According to a sixth aspect of the present invention, in the ink jet recording apparatus according to any one of the first to fourth aspects, based on the detected or estimated heat flow rate information,
It is characterized in that it further comprises means for changing a condition of blank ejection for detecting non-ejection.

According to a seventh aspect of the present invention, in the ink jet recording apparatus according to any one of the first to sixth aspects, the ejection drive is performed for the ejection failure detection according to at least the head rank of the recording head. It is characterized in that it further comprises means for changing the condition.

An ink jet recording apparatus according to an eighth aspect of the present invention is the ink jet recording apparatus according to the seventh aspect, further comprising means for changing the non-ejection determination condition in the non-ejection detection according to at least the thermal characteristics of the recording head. Is characterized by.

Further, in the non-ejection detecting method of the ink jet recording apparatus according to the ninth aspect of the present invention, heat is generated from the vicinity of the heating element or the member in which the heating element is formed at the time of detecting the non-ejection or prior to the detection of the non-ejection. It is characterized by detecting or estimating the heat flow velocity to other members or the air that is transmitted, and changing the condition of non-ejection detection according to the information.

In the non-ejection detecting method according to the tenth aspect of the present invention, the heat flow velocity is detected based on at least the temperature change of the print head temperature immediately before the non-ejection detection.

In the non-ejection detection method according to claim 11 of the present invention, the heat flow velocity is estimated by at least the difference between the temperature of the print head at the time of non-ejection detection or immediately before non-ejection detection and the temperature of the environment in which the printing apparatus is placed. It is characterized by performing based on.

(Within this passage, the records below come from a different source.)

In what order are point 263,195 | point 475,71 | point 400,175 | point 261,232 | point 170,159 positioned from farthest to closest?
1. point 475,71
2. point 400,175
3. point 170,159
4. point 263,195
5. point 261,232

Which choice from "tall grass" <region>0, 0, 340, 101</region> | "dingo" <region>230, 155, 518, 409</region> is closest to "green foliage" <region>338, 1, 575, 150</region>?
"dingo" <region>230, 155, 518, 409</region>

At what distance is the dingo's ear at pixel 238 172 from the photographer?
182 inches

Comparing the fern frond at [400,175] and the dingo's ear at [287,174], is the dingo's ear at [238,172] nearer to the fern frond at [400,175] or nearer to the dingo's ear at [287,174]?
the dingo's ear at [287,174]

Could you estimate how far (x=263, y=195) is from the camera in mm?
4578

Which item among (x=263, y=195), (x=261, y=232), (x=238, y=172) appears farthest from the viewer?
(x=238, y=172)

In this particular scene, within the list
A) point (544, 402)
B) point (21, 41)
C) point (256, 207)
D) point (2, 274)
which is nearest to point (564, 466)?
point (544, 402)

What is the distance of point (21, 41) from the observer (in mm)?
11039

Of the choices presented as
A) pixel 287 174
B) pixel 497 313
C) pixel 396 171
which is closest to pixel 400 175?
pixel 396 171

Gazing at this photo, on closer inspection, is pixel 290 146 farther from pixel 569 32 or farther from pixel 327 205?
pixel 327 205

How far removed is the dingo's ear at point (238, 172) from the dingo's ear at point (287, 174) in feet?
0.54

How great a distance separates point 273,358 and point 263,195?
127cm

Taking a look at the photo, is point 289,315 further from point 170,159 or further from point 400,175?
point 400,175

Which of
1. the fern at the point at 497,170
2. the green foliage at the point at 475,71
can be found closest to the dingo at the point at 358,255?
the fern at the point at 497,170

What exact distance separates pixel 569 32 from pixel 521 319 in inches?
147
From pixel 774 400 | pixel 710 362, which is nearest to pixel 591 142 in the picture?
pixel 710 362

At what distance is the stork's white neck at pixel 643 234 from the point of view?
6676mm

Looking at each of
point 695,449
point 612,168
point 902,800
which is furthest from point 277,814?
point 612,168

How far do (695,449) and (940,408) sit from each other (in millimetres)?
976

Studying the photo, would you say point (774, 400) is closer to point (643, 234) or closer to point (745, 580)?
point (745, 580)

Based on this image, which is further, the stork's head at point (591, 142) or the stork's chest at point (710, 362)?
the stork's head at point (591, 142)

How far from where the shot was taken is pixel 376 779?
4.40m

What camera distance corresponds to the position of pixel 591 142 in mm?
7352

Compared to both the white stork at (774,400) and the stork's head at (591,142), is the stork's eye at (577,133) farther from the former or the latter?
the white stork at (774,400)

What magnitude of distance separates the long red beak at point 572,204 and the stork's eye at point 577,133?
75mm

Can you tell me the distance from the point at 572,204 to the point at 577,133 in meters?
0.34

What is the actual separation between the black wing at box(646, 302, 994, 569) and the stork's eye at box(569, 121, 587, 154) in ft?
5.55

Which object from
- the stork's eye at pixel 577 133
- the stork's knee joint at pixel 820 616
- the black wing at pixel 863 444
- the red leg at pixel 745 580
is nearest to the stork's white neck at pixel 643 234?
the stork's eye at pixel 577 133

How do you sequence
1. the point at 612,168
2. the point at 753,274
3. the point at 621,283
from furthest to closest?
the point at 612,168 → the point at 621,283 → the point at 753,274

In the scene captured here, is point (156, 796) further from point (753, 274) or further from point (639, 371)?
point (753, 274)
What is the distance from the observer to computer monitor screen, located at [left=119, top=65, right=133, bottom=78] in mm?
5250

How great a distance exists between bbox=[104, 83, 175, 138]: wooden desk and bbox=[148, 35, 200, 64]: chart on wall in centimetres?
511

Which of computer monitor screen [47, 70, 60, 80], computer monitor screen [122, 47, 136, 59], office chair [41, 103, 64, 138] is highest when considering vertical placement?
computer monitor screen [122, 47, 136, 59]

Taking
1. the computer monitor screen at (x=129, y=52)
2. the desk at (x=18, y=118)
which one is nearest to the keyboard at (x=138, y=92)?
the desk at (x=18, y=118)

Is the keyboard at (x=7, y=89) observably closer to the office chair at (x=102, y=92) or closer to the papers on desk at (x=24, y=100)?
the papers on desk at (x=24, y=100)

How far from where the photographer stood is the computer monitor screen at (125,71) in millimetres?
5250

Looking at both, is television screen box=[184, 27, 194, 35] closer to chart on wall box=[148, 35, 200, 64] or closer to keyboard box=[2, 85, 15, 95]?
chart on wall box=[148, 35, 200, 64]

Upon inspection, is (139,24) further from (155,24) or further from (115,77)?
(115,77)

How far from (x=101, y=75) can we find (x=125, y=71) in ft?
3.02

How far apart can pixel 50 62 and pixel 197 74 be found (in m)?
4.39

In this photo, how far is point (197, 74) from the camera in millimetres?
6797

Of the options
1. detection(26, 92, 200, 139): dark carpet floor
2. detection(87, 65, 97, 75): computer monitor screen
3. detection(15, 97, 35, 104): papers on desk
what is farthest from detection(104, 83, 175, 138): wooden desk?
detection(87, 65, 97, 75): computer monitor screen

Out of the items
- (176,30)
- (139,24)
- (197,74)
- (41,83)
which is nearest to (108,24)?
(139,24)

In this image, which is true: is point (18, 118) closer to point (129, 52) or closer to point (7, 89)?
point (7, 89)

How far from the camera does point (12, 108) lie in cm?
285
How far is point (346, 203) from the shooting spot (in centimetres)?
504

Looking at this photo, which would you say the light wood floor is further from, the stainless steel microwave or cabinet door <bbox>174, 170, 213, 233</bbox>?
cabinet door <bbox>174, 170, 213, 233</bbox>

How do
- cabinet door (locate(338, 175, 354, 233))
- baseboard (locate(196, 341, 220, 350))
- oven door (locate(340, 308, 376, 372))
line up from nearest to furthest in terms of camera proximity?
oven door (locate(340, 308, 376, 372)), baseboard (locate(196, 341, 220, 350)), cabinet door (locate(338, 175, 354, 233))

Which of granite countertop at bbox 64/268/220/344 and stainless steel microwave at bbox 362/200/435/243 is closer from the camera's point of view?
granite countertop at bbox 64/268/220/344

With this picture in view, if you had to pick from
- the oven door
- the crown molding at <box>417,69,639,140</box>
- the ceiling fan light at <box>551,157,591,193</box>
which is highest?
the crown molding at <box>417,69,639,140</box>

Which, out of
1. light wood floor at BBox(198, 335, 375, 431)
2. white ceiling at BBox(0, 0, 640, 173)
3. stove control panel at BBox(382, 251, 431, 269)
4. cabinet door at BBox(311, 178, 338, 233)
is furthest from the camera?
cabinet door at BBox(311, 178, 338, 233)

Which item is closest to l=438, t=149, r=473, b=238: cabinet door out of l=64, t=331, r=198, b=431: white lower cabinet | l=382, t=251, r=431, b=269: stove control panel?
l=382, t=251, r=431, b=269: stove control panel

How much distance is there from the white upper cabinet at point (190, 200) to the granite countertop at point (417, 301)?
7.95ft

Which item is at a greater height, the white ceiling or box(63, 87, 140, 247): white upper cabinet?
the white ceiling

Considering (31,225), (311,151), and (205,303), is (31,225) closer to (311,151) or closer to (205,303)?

In the non-ejection detecting method according to the twelfth aspect of the present invention, the temperature of the heat flow is detected at least at the time of the non-ejection detection or immediately before the non-ejection detection, the temperature of the member in which the heating element is incorporated, and other heat transfer from the temperature. The feature is that it is performed based on the difference from the temperature of the member.

In the non-ejection detecting method according to claim 13 of the present invention, in the configuration according to any one of claims 9 to 12, based on the detected or estimated heat flow rate information,
The feature is that the determination condition for the non-ejection determination is changed.

In the non-ejection detecting method according to claim 14 of the present invention, in the configuration according to any one of claims 9 to 12, based on the detected or estimated heat flow rate information,
The feature is that the condition of blank discharge for detecting non-discharge is changed.

In the non-ejection detecting method according to a fifteenth aspect of the present invention, in the configuration according to any one of the ninth to fourteenth aspects, the ejection performed for the non-ejection detection is performed in accordance with at least the head rank of the recording head. The feature is that the driving condition is changed.

According to a sixteenth aspect of the present invention, in the non-ejection detecting method according to the fifteenth aspect, the non-ejection determining condition for the non-ejection detection is changed in accordance with at least the thermal characteristics of the recording head. There is.

[0040]

Embodiments of the present invention will now be described with reference to the drawings.

(First Embodiment) (1) First, a structural example of an ink jet recording apparatus used in this embodiment will be described.

FIG. 1 shows a serial type ink jet color printer of this embodiment. The recording head 1 is a device that has a plurality of nozzle rows and that ejects ink droplets to perform image recording for dot formation on the recording medium 12 (in this figure, covered by the recording head fixing lever 4). Not directly shown in the figure). Also, as described below,
In this embodiment, in order to eject ink droplets of a plurality of colors,
A plurality of print heads are integrated to form the recording head 1. Ink of different colors is ejected from different print heads, and a color image is formed on the recording medium 12 by mixing these ink droplets.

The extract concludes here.